Published August 11, 2022 at 5:07 pm

Refugees of the Russo-Ukrainian war arriving in Montréal. (The Canadian Press)

The community response in Hamilton to the Ukrainian humanitarian crisis now includes a guide to finding housing that is published in newcomers’ primary language.

The Hamilton Immigration Partnership says that its “Guide to Finding Housing in Hamilton” has beenv updated and is now downloadable in both Ukrainian and English. The revision came after HIPC convened a housing working group that has met thrice this summer, as part of its work with the Ukrainian Humanitarian Crisis and Response Team, HIPC

The working group includes input from City of Hamilton Housing Services, Good Shepherd, Hamilton Housing Help Centre, YMCA HBB, and Wesley Urban Ministries non-profit. Wesley also recently introduced a Ukrainian support program.
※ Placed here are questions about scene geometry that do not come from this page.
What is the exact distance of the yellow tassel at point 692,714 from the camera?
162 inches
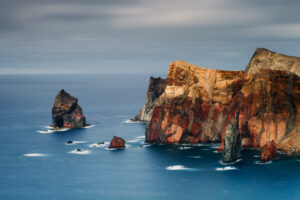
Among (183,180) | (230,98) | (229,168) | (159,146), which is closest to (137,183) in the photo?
(183,180)

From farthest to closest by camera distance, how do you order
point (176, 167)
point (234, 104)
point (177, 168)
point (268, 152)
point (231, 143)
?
point (234, 104)
point (268, 152)
point (176, 167)
point (231, 143)
point (177, 168)

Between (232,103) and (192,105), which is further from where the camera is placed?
(192,105)

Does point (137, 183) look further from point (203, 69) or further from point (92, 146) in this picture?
point (203, 69)

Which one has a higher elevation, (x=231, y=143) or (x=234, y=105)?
(x=234, y=105)

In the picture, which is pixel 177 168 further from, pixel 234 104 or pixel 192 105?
pixel 234 104

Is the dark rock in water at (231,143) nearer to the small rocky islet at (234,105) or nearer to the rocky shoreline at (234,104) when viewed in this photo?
the small rocky islet at (234,105)

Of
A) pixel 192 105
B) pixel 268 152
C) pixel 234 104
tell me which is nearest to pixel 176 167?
pixel 268 152
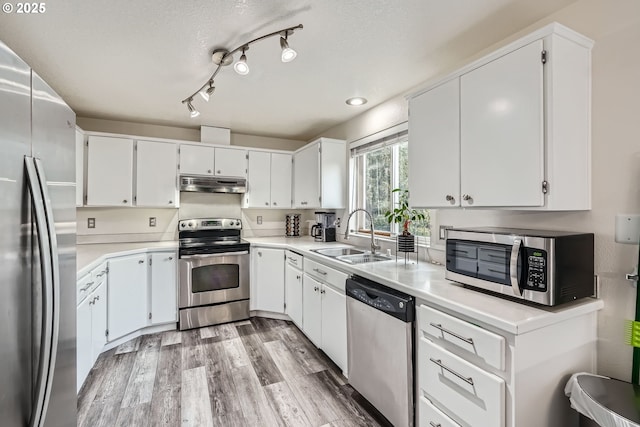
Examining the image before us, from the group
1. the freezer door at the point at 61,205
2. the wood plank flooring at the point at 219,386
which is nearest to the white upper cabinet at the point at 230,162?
the wood plank flooring at the point at 219,386

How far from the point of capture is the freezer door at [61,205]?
3.25ft

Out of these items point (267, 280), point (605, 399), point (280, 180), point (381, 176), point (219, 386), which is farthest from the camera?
point (280, 180)

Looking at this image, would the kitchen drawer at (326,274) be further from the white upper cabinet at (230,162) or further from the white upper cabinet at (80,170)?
the white upper cabinet at (80,170)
The guide published by HIPC includes sections regarding:

  • Starting a housing search;
  • Types of Housing;
  • Viewing units and meeting landlords;
  • Anti-discrimination, human rights and housing;
  • Financial assistance;
  • Housing search toolkit.

The 47-page housing guide is available at hamiltonimmigation.ca (Ukrainian version; English version).

Hamilton, which has the largest Canadian Ukrainian community per-capita in any major city in central or eastern Canada, is expected to welcome about 2,000 Ukrainain newcomers. The diaspora, caused since Russia invaded Ukraine on Feb. 24 to escalate a war that began in 2014, is Europe’s fastest-growing refugee crisis since the Second World War.
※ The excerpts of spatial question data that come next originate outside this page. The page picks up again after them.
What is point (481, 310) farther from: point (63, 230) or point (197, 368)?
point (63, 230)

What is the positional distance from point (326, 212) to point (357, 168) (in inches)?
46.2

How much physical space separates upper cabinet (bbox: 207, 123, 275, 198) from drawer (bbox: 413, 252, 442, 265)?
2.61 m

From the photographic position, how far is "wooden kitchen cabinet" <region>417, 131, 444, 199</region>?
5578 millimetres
As of June 22, there were approximately 190,000 Ukrainians with pending applications to come to Canada, up from 140,000 about one month earlier. Canada has an emergency travel program that fast-tracks visas and temporary residency permits for Ukrainians and their families.
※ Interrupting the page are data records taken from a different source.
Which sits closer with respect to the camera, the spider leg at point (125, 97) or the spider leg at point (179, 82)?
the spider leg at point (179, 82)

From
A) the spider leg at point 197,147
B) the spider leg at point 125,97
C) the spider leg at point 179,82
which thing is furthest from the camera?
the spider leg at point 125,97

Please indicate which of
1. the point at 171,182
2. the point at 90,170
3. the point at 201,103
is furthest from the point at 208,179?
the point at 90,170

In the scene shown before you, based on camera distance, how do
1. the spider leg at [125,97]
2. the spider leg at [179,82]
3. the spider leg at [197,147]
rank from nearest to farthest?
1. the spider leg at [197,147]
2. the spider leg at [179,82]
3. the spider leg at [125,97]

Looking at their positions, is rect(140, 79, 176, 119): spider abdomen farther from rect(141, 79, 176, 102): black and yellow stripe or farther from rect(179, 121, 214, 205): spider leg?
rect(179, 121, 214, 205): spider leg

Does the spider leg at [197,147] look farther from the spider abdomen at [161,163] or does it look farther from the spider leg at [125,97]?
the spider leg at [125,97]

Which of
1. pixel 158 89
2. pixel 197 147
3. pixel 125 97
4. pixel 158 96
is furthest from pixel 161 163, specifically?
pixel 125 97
However, on Thursday the University of Calgary’s School of Public Policy released a report stating that Canada is receiving a relatively small number of displaced Ukrainians.

“Applications by Ukrainians are starting to far outstrip the number that are being granted by the Canadian government and we don’t even have a really clear picture of how many Ukrainians are coming into the country,” author Robert Falconer told The Canadian Press.

Falconer noted Canada and the United Kingdom have similar intake programs that include a visa requirement. Ireland, in contrast, has waived the visa requirement and accepted more than a dozen times as many Ukrainians than the UK.

Militarily, Defence Minister Anita Anand is expected to announce that the Canadian Armed Forces will start training Ukrainian soldiers in a third country.